TASK ITEM: Retype all of the records precisely.
── TASK INPUTS
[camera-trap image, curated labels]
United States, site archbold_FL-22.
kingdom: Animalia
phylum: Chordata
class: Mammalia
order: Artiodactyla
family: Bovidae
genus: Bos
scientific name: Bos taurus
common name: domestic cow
────
RESPONSE:
[camera-trap image, curated labels]
United States, site archbold_FL-22.
kingdom: Animalia
phylum: Chordata
class: Mammalia
order: Artiodactyla
family: Bovidae
genus: Bos
scientific name: Bos taurus
common name: domestic cow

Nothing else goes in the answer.